Module 17 – Handling Character Strings Using dplyr & stringr

Mastery of string manipulation is essential for anyone working with text data in R! Module 17 focuses on handling character strings in R using dplyr and stringr, crucial packages in the tidyverse. The video lecture in this module presents detailed instructions on manipulating and processing character strings in data cleaning and preparation. The R code examples illustrate a range of string operations such as concatenation, pattern detection, string replacement, length calculation, and conversion between lower and upper case. Practical exercises are included at the end of the module to reinforce these techniques.

Video Lecture

Exercises

In this and the next module, we’ll use the same raw data from the National Centers for Environmental Information that we’ve already used in Module 16 (data attribution). However, since we’ll focus on different topics, we’ll prepare the exercise data differently (see below).
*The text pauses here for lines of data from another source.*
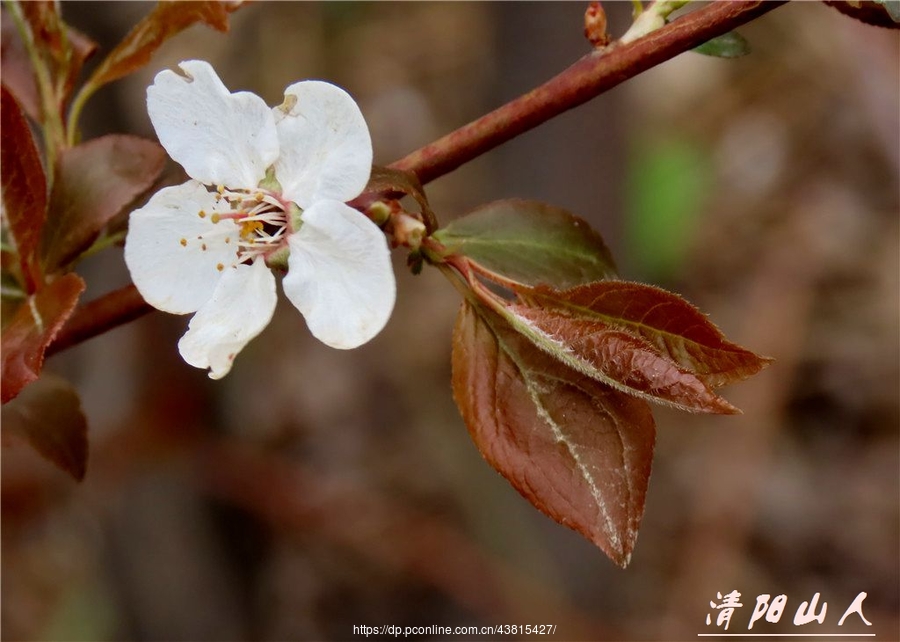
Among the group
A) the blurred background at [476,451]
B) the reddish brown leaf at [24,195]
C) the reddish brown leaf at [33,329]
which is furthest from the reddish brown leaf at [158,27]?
the blurred background at [476,451]

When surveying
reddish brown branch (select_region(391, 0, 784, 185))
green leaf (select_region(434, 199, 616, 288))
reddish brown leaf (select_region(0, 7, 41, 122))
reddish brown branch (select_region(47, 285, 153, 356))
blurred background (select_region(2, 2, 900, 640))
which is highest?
reddish brown branch (select_region(391, 0, 784, 185))

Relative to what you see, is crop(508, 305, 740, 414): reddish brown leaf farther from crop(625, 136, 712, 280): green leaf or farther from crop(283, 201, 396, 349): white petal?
crop(625, 136, 712, 280): green leaf

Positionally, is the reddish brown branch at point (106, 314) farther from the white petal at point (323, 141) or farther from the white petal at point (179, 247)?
the white petal at point (323, 141)

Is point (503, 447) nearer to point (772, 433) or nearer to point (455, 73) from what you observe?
point (772, 433)

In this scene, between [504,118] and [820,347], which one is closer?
[504,118]

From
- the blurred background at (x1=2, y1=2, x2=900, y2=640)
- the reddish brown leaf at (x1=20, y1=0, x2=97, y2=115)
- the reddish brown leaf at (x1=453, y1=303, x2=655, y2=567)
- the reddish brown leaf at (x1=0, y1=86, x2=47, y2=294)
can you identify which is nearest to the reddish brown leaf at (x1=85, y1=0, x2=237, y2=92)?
the reddish brown leaf at (x1=20, y1=0, x2=97, y2=115)

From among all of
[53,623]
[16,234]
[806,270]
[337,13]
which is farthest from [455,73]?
[16,234]

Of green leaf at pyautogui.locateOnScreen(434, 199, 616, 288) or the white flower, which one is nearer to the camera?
the white flower
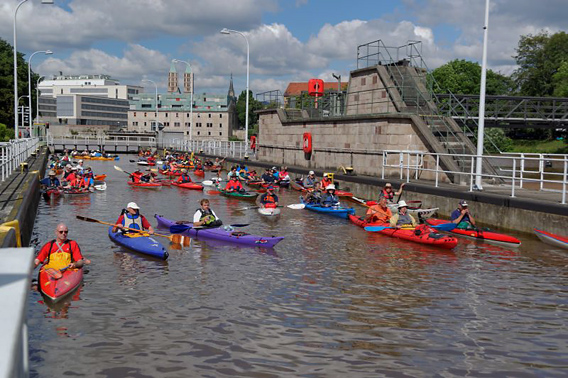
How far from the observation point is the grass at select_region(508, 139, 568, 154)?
230 feet

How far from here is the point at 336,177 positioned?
30.7 metres

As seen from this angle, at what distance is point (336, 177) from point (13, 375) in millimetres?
28652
In case you’d like to skip the data preparation for these exercises, you may download the final data set here.

# install.packages("tidyverse")                   # Install tidyverse packages
library("tidyverse")                              # Load tidyverse packages
 
my_path <- "D:/Dropbox/Jock/Data Sets/dplyr Course/"  # Specify directory path
 
tib_la <- read_csv(str_c(my_path,                 # Import Los Angeles CSV file
                         "72287493134.csv"))
tib_la                                            # Print tibble
 
tib_ny <- read_csv(str_c(my_path,                 # Import New York CSV file
                         "72504094702.csv"))
tib_ny                                            # Print tibble
 
tib_la_sub <- tib_la %>%                          # Create LA tibble subset
  select(DATE,                                    # Select columns
         NAME,
         REPORT_TYPE,
         HourlyDryBulbTemperature) %>% 
  rename(date = DATE,                             # Rename columns
         loc = NAME,
         type = REPORT_TYPE,
         temp = HourlyDryBulbTemperature)
tib_la_sub                                        # Print LA tibble subset
 
tib_ny_sub <- tib_ny %>%                          # Create NY tibble subset
  select(DATE,                                    # Select columns
         NAME,
         REPORT_TYPE,
         HourlyDryBulbTemperature) %>% 
  rename(date = DATE,                             # Rename columns
         loc = NAME,
         type = REPORT_TYPE,
         temp = HourlyDryBulbTemperature)
tib_ny_sub                                        # Print NY tibble subset
 
tib_br <- bind_rows(tib_la_sub,                   # Combine LA & NY data by rows
                      tib_ny_sub) %>%
  filter(row_number() %% 10 == 0)                 # Reduce size of data
tib_br                                            # Print final data set
 
tib_br %>%                                        # Export CSV file
  write_csv(str_c(my_path, "temp-data-bind-rows.csv"))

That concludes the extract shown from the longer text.